Search code examples
fontscharactercjktruetype

Where can I find lists of the most common characters for the simplified Chinese, Japanese and Korean languages?


I am developing a simple mobile puzzle game and I am currently working on the localization aspect of it. I want to localize it in Simplified Chinese, Japanese and Korean. I am planning to use the noto-cjk fonts collection, but the issue is the font size are very big due to the amount of glyphs used. Since my game doesn't have much text, I doubt I need all of those glyphs.

I have a way of creating a font subset of only the characters I use in my game, but I would like to have more than the bare minimum, hence the title of this question.
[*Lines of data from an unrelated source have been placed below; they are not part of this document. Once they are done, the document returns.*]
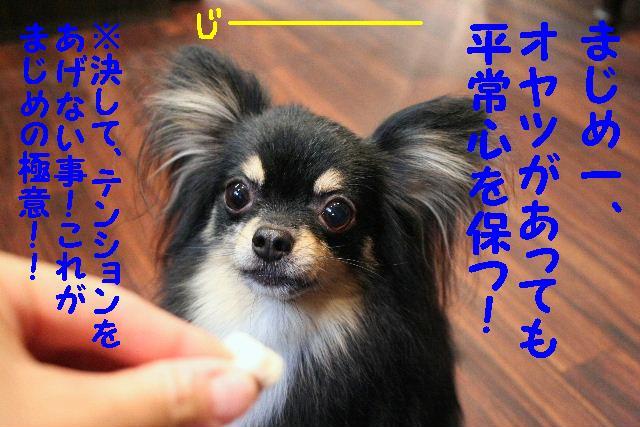 こんにちわ!!_b0130018_1048844.jpg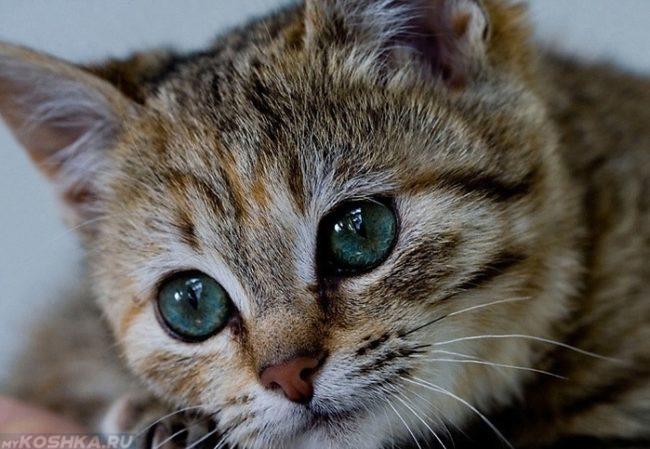 Кошка с голубыми глазами смотрит не в кадр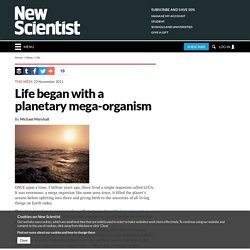 Life began with a planetary mega-organism - life - 25 November 2011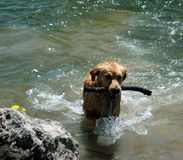 Dog with stick in water Stock Photography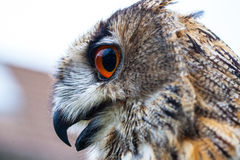 Horned Owl or Eagle owl Royalty Free Stock Photography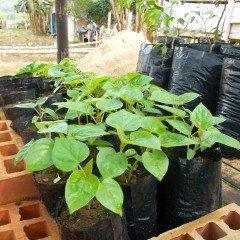 MF1479_2 Propagación de Plantas en Vivero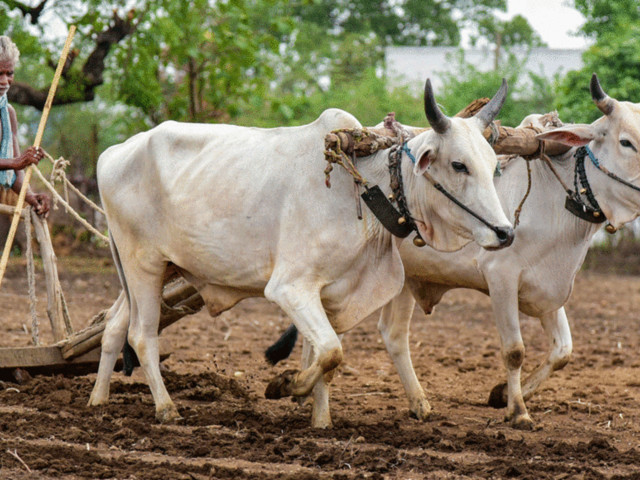 Everything you need to know about the new agriculture bills passed in Lok Sabha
Where can I find the 3000-5000 most commonly used characters for each of those languages specifically?


Solution

  • Unicode has almost 94,000 CJK ideographs. But based on expert input from the China, Japan and Korean standards bodies has defined a subset called "II Core" with 9,810 ideographs that are considered (as of 2001) a minimal set required for East Asian markets. See http://www.unicode.org/reports/tr38/#kIICore for additional info.

    There is also an updated subset that was defined in 2020, UnihanCore2020. See http://www.unicode.org/reports/tr38/#kUnihanCore2020 for additional info.

    You can find PDFs with these repertoires at http://www.unicode.org/charts/unihan.html. This information can also be extracted programmatically from Unihan data files (in Unihan.zip) that are part of the Unicode Character Database—see https://www.unicode.org/ucd/.

    These may be more than you're looking for, but you'll likely want some subset of the II Core set.